Assignment — Return all of the data verbatim, dropping any picture.

Records —
☆ ☆ ☆
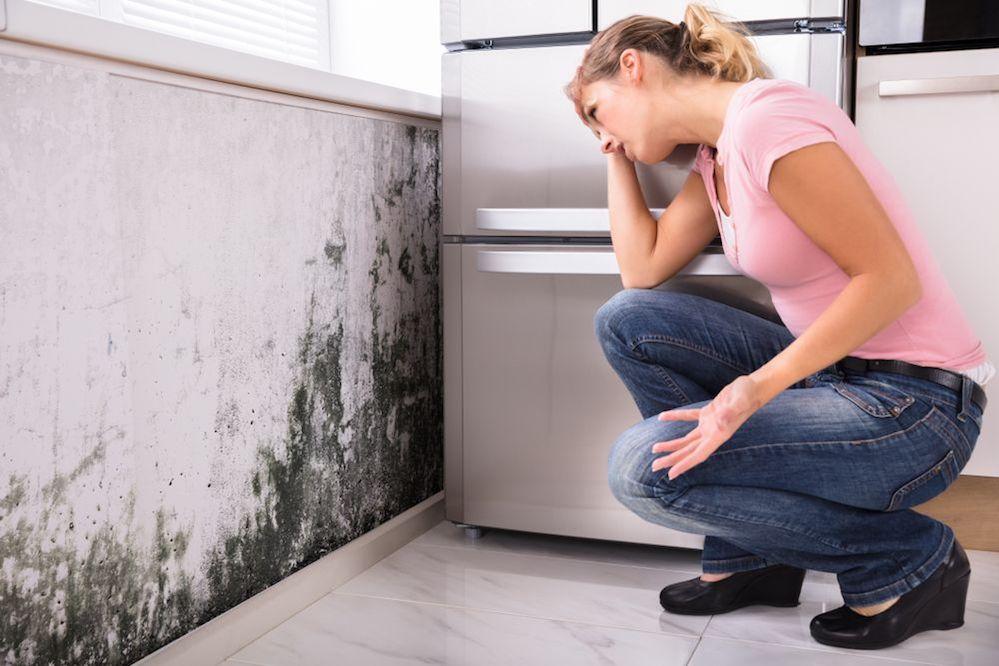 Risanare muri dall'umidità di risalita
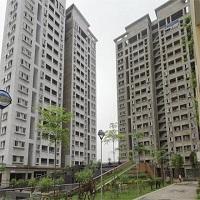 Năm 2020, điều chỉnh thị trường bất động sản về nhà giá thấp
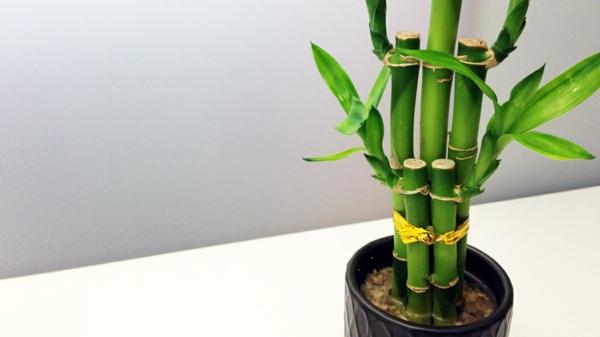 feng shui regeln elemente einrichtungsideen zimmerpflanzen bambus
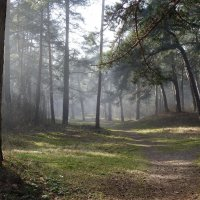 туман в лесу :: ИННА
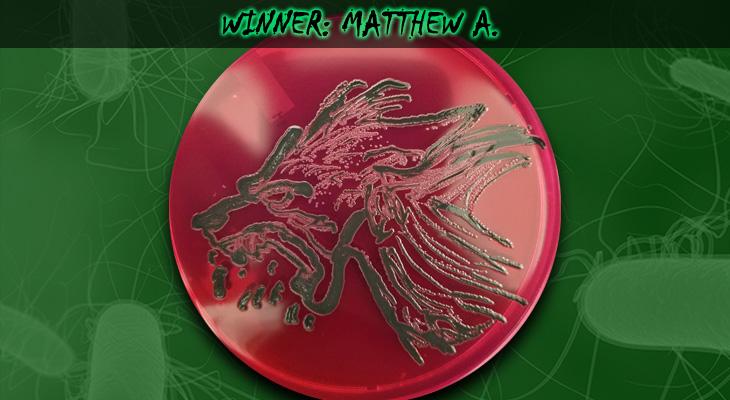 Matthew-A-Winner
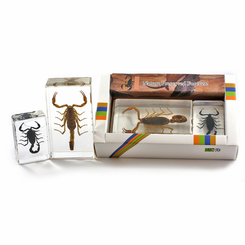 Scorpion Paperweight Collection
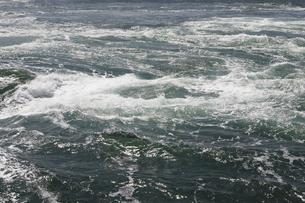 うず潮の写真素材 [FYI04156181]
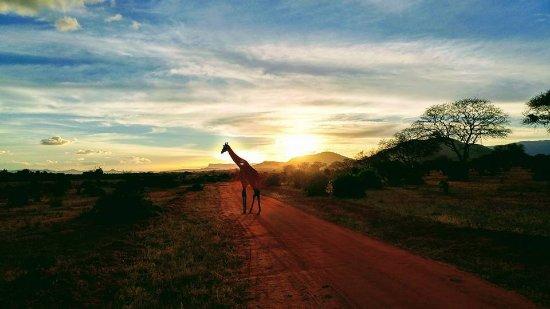 In2kenya: tramonto tsavo east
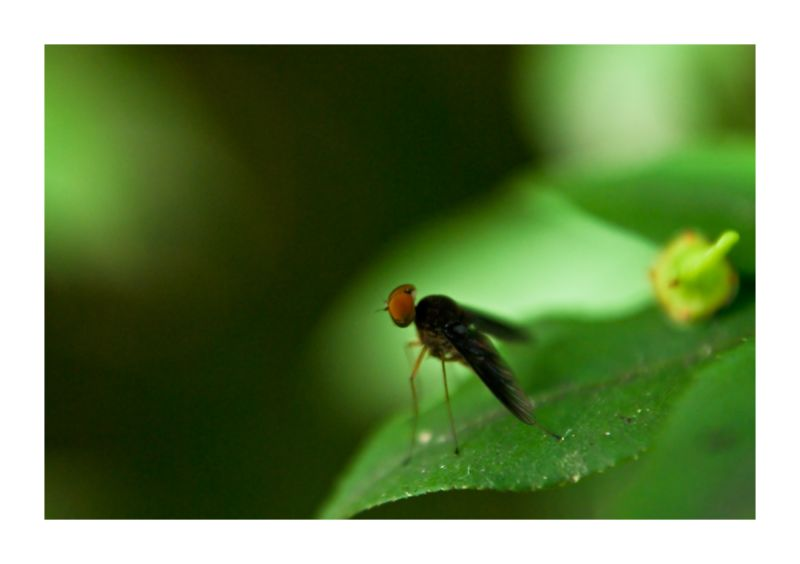 fly green insect
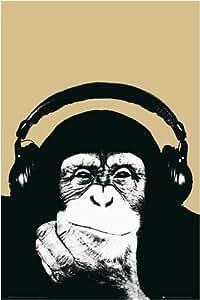 Poster Steez - Affe mit Kopfhörern - Größe 61 x 91,5 cm - Maxiposter
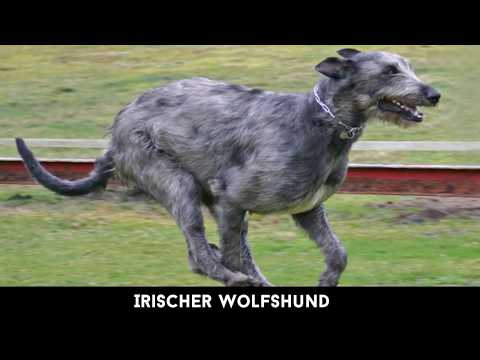 Die 8 größten Hunderassen der Welt - Video von Tägl ...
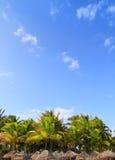 Palmiers tropicaux Mexique de palapa de Playa del Carmen Photographie stock libre de droits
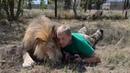 Unbelievable Hugs with Lion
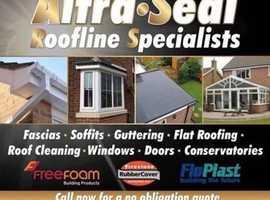 Roof / Driveway washing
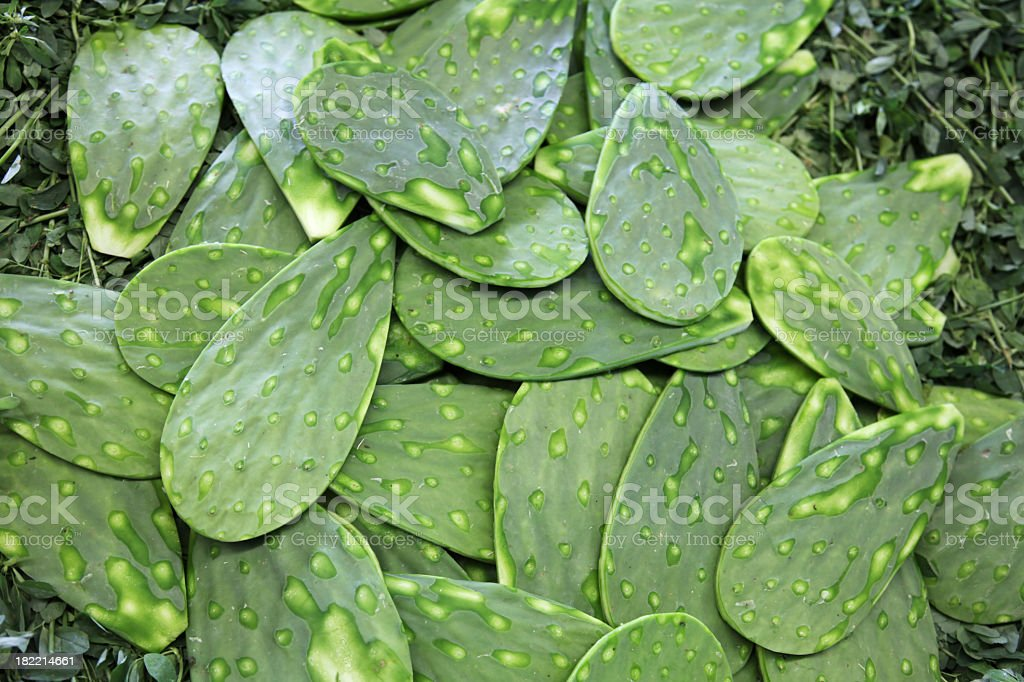 Pile of Nopal leaves with spines removed stock photo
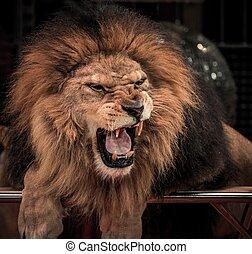 närbild, skott, av, underbar, rytande, lejon, in, cirkus, arena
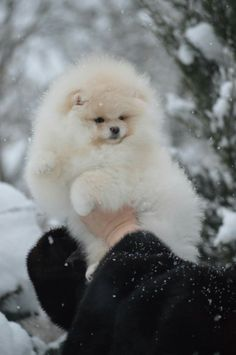 Behold the Snowball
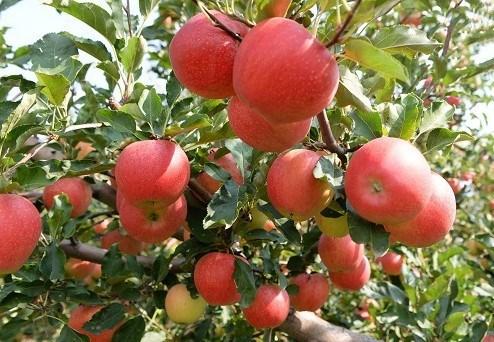 厂家直销  新鲜水果5斤装 红富士苹果生鲜苹果 一件代发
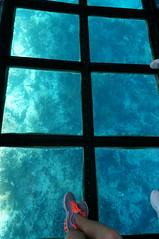here fishie fishie (rovingmagpie) Tags: coral florida reef keylargo glassbottomboat johnpennekamp johnpennekampcoralreefstatepark reefmadness keylargoprincess sfi2015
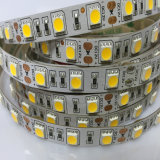 5m 300LEDs SMD5050 Luz blanca Epoxy impermeable LED Light Strip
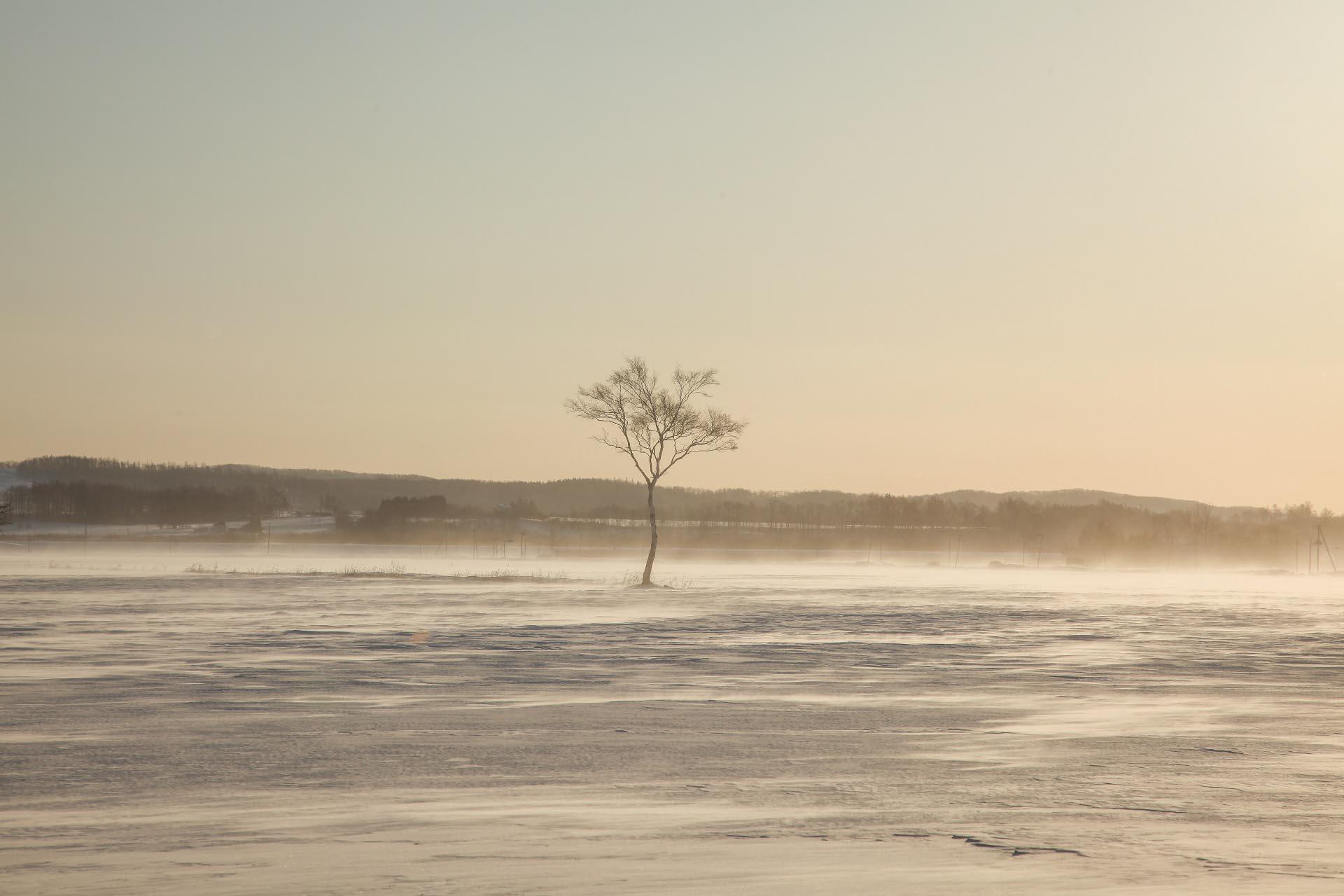 北海道の冬の風景 二月の帯広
☆ ☆ ☆
Final answer —
 Risanare muri dall'umidità di risalita
 Năm 2020, điều chỉnh thị trường bất động sản về nhà giá thấp
 feng shui regeln elemente einrichtungsideen zimmerpflanzen bambus
 туман в лесу :: ИННА
 Matthew-A-Winner
 Scorpion Paperweight Collection
 うず潮の写真素材 [FYI04156181]
 In2kenya: tramonto tsavo east
 fly green insect
 Poster Steez - Affe mit Kopfhörern - Größe 61 x 91,5 cm - Maxiposter
 Die 8 größten Hunderassen der Welt - Video von Tägl ...
 Palmiers tropicaux Mexique de palapa de Playa del Carmen Photographie stock libre de droits
 Unbelievable Hugs with Lion
 Roof / Driveway washing
 Pile of Nopal leaves with spines removed stock photo
 närbild, skott, av, underbar, rytande, lejon, in, cirkus, arena
 Behold the Snowball
 厂家直销  新鲜水果5斤装 红富士苹果生鲜苹果 一件代发
here fishie fishie (rovingmagpie) Tags: coral florida reef keylargo glassbottomboat johnpennekamp johnpennekampcoralreefstatepark reefmadness keylargoprincess sfi2015
 5m 300LEDs SMD5050 Luz blanca Epoxy impermeable LED Light Strip
 北海道の冬の風景 二月の帯広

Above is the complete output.